> THE TASKS
(a) Decide whether each statement below agrees with the drive shaft thread, answering yes or no for each and quoting the deciding words of the thread. (i) One writer's bevel pivots were worn out at 40,000 miles. (ii) The shaft offered for sale comes with a free R100GS for £2000. (iii) Tim intends to fit the 1100 paralever to his gspd100 in the spring.
(b) According to the drive shaft thread, how low does the offered torque wrench go?
(c) Continue the drive shaft thread from its final sentence.

> EXCERPTED TEXT
.....
30 quid each end? gotta be worth a punt surely :) wonder how much they replace.

if it's any good i might send up my spare that's got a little bit of play in it. like judge, i'm not quite flush enough to send it to germany "just in case i need it".

seems to be many ways to re assemble. i've tried a couple of them, second time was for fun & curiosity (true & very sad).
if (what do i mean: IF????. when) i do next time i will attach & torque shaft, then swing arm, then bevel box. done it that way before & it's easiest for me. others probably do it their own way.

check the bevel pivots. mine were shagged at 40,000 miles. if you want a torque wrench that goes down to 5Nm, i have one & am just down the road.

look forward to fitting a new front boot. it's a bugger. put the swing arm in a vice to fit it. there will be copious swearing & wrestling. when it's on, fit clip, then install arm into bike.
 
i'm hoping to fit the 1100 paralever to my gspd100 this winter keep you posted.
Tim
 
BOB UK said:
put me on to Dave Mac Propshafts
1-2 Northey Road, Foleshill, Coventry, West Midlands, CV6 5NF, England
Tel: + 44 (0) 1203 683239, Fax: + 44 (0) 1203 581852
http://www.freewebs.com/davemacpropshafts/

I used them to replace the bearings on my 1st shaft. It seemed OK but only lasted 16K before it went :- rattle, bbbbrrrrrrr, BANG!

I bought a new one and modified my swing arm. See thread :- swing arm mod that works.

Then again you could buy my shaft. Comes with a free R100GS for £2500.
 
ecric's driveshaft

hi
I've an ecric dermant shaft bigger bearings grease nipples both ends oh er!:D should last for ever postes off of horizons unlimited site people have done 100,000k and still going

cheers nobby the courier
 
BOB UK said:
it sounds like the best way to do it is to put the shaft in the paralever then to bolt the whole thing up to the back of the gear box is that right?
.....
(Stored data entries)
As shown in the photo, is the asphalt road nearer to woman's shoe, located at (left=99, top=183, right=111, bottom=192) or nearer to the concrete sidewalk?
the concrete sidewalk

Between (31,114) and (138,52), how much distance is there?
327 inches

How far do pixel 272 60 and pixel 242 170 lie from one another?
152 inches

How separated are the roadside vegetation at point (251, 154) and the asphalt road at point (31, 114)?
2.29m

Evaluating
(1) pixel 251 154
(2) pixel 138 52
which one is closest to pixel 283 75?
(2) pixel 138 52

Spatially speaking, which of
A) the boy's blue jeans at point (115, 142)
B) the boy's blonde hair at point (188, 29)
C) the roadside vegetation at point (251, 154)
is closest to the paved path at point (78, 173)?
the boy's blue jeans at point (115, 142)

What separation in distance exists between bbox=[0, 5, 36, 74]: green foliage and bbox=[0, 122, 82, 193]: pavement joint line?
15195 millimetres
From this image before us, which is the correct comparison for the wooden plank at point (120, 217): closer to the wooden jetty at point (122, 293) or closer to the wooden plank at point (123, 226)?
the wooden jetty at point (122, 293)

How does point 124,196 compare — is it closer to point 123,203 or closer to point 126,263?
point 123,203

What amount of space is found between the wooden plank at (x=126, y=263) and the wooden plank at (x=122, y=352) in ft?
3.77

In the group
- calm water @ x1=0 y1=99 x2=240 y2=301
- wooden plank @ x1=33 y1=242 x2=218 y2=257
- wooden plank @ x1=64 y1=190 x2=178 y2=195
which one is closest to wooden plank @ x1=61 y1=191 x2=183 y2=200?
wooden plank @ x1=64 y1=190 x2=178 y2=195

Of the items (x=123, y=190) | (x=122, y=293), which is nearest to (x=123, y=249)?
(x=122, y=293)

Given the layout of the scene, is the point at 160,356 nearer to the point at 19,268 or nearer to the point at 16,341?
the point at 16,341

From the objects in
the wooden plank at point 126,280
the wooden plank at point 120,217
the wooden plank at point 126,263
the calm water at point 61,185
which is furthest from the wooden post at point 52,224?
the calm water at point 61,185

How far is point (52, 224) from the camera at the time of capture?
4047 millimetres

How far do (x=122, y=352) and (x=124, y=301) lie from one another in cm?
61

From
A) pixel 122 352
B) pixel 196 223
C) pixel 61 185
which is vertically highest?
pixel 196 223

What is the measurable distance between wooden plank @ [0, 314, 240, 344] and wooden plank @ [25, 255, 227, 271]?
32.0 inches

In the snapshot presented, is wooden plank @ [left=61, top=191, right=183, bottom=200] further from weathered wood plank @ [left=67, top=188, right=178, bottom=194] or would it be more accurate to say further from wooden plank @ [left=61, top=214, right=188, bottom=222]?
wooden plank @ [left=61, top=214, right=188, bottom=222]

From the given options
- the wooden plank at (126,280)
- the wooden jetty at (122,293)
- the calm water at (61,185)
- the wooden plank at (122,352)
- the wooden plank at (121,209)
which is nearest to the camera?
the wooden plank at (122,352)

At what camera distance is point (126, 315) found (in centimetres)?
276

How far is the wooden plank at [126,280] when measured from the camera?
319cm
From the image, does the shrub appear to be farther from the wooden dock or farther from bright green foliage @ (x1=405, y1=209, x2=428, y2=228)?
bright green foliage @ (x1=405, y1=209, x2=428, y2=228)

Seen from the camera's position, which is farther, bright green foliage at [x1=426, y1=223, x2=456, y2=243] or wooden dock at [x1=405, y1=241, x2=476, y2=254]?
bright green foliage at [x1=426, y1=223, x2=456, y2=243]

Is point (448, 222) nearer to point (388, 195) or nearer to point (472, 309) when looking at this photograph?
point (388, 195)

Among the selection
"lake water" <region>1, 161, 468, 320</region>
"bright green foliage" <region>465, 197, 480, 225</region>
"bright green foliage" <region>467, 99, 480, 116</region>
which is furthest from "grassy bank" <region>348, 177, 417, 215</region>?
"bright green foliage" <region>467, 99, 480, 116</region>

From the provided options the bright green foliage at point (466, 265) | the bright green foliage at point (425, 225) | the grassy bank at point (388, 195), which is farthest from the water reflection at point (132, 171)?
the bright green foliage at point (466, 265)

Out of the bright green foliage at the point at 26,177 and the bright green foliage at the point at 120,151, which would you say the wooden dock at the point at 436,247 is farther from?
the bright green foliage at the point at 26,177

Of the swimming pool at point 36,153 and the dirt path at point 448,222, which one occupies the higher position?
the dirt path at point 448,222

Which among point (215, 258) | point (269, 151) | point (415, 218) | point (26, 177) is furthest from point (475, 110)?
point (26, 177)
.....
> THE REPLIES
(a)
(i) Yes: "mine were shagged at 40,000 miles."
(ii) No: "Comes with a free R100GS for £2500."
(iii) No: "i'm hoping to fit the 1100 paralever to my gspd100 this winter"

(b) It goes down to 5Nm.

(c)
Hi Bob,

By doing it the other way around you will have endless cursing trying to get the shaft's splines alligned with the bevelbox side union. Best is to re-assemble the bevel box with the shaft housing, torque the pivot bolts to their correct settings and then drop the shaft in. With less hassle you should be able to slide the shaft into the union(please note less hassle not no hassle). Then refit the swingarm to the frame and then last turn the wheel(if you have not refitted it now is a good time) untill the driveshaft flange aligns with the gearbox flange and the only spanner that fits onto those silly bolts is a 10mm ring spanner(an open end spanner will not work or fit). Take care not to drop those little bolts into the housing as this will cause you a severe stroke/heart attack. After about 15 minutes of turning the bolts mm by mm you should have it pretty tight. Give it that extra 1/4 turn just to feel safe once it feels tight enough.

Hope it helps mate!

:gringo
 
i know everyone will have their own way of doing it but i did it twice, back to back & the other way was certainly better for me. so just for interest, this is what i found:

the trick i found for refitting the bevel box was to angle the UJ splined end up at 45° & lower the box down at a similar angle 'til splines mate, then straighten up & push in. no fiddling about at all.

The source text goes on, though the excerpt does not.